→ **ASSIGNMENT**: Beginning with the first entry, print all the records exactly.

→ **EXCERPTED DATA**:
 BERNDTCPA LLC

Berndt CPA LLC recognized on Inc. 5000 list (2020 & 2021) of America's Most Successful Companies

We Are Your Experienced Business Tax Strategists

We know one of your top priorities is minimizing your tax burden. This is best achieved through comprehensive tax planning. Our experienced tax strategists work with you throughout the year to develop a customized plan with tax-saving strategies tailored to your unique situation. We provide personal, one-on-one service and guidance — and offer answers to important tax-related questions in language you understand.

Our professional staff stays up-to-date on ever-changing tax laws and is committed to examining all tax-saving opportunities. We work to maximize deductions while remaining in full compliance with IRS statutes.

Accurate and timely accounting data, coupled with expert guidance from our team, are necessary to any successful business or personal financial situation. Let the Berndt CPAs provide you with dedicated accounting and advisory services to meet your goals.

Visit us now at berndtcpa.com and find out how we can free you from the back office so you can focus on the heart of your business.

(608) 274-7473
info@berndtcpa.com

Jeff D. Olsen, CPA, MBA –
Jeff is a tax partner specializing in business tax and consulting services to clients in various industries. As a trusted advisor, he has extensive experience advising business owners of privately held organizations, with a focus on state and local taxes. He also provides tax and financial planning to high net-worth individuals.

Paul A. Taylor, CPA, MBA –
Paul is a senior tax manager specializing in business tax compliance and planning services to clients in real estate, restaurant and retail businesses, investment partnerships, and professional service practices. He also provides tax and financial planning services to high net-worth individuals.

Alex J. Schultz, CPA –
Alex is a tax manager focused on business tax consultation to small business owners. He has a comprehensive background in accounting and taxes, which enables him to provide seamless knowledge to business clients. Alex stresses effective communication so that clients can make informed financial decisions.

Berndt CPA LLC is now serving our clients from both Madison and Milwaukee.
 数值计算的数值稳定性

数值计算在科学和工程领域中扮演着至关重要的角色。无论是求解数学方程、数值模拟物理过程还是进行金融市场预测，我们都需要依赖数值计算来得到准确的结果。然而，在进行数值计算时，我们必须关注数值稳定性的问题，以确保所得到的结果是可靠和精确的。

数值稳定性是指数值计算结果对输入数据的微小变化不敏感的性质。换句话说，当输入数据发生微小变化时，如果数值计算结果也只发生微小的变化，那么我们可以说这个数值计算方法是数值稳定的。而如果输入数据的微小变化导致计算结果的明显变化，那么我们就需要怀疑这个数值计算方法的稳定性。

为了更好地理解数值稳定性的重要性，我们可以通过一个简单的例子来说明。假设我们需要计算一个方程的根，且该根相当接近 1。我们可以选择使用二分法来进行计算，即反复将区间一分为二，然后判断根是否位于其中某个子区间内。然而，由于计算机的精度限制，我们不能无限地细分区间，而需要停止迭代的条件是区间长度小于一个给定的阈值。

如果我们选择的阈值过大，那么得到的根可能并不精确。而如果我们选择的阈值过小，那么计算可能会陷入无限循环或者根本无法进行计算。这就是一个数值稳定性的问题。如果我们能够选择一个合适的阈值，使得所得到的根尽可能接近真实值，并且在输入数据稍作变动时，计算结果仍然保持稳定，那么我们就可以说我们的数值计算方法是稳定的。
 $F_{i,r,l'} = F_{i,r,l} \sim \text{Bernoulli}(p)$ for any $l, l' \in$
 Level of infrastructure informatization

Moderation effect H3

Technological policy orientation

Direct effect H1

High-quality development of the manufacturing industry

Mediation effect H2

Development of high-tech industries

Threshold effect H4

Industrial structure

→ **OUTPUT OF THE EXERCISE**:
 BERNDTCPA LLC

Berndt CPA LLC recognized on Inc. 5000 list (2020 & 2021) of America's Most Successful Companies

We Are Your Experienced Business Tax Strategists

We know one of your top priorities is minimizing your tax burden. This is best achieved through comprehensive tax planning. Our experienced tax strategists work with you throughout the year to develop a customized plan with tax-saving strategies tailored to your unique situation. We provide personal, one-on-one service and guidance — and offer answers to important tax-related questions in language you understand.

Our professional staff stays up-to-date on ever-changing tax laws and is committed to examining all tax-saving opportunities. We work to maximize deductions while remaining in full compliance with IRS statutes.

Accurate and timely accounting data, coupled with expert guidance from our team, are necessary to any successful business or personal financial situation. Let the Berndt CPAs provide you with dedicated accounting and advisory services to meet your goals.

Visit us now at berndtcpa.com and find out how we can free you from the back office so you can focus on the heart of your business.

(608) 274-7473
info@berndtcpa.com

Jeff D. Olsen, CPA, MBA –
Jeff is a tax partner specializing in business tax and consulting services to clients in various industries. As a trusted advisor, he has extensive experience advising business owners of privately held organizations, with a focus on state and local taxes. He also provides tax and financial planning to high net-worth individuals.

Paul A. Taylor, CPA, MBA –
Paul is a senior tax manager specializing in business tax compliance and planning services to clients in real estate, restaurant and retail businesses, investment partnerships, and professional service practices. He also provides tax and financial planning services to high net-worth individuals.

Alex J. Schultz, CPA –
Alex is a tax manager focused on business tax consultation to small business owners. He has a comprehensive background in accounting and taxes, which enables him to provide seamless knowledge to business clients. Alex stresses effective communication so that clients can make informed financial decisions.

Berndt CPA LLC is now serving our clients from both Madison and Milwaukee.
 数值计算的数值稳定性

数值计算在科学和工程领域中扮演着至关重要的角色。无论是求解数学方程、数值模拟物理过程还是进行金融市场预测，我们都需要依赖数值计算来得到准确的结果。然而，在进行数值计算时，我们必须关注数值稳定性的问题，以确保所得到的结果是可靠和精确的。

数值稳定性是指数值计算结果对输入数据的微小变化不敏感的性质。换句话说，当输入数据发生微小变化时，如果数值计算结果也只发生微小的变化，那么我们可以说这个数值计算方法是数值稳定的。而如果输入数据的微小变化导致计算结果的明显变化，那么我们就需要怀疑这个数值计算方法的稳定性。

为了更好地理解数值稳定性的重要性，我们可以通过一个简单的例子来说明。假设我们需要计算一个方程的根，且该根相当接近 1。我们可以选择使用二分法来进行计算，即反复将区间一分为二，然后判断根是否位于其中某个子区间内。然而，由于计算机的精度限制，我们不能无限地细分区间，而需要停止迭代的条件是区间长度小于一个给定的阈值。

如果我们选择的阈值过大，那么得到的根可能并不精确。而如果我们选择的阈值过小，那么计算可能会陷入无限循环或者根本无法进行计算。这就是一个数值稳定性的问题。如果我们能够选择一个合适的阈值，使得所得到的根尽可能接近真实值，并且在输入数据稍作变动时，计算结果仍然保持稳定，那么我们就可以说我们的数值计算方法是稳定的。
 $F_{i,r,l'} = F_{i,r,l} \sim \text{Bernoulli}(p)$ for any $l, l' \in$
 Level of infrastructure informatization

Moderation effect H3

Technological policy orientation

Direct effect H1

High-quality development of the manufacturing industry

Mediation effect H2

Development of high-tech industries

Threshold effect H4

Industrial structure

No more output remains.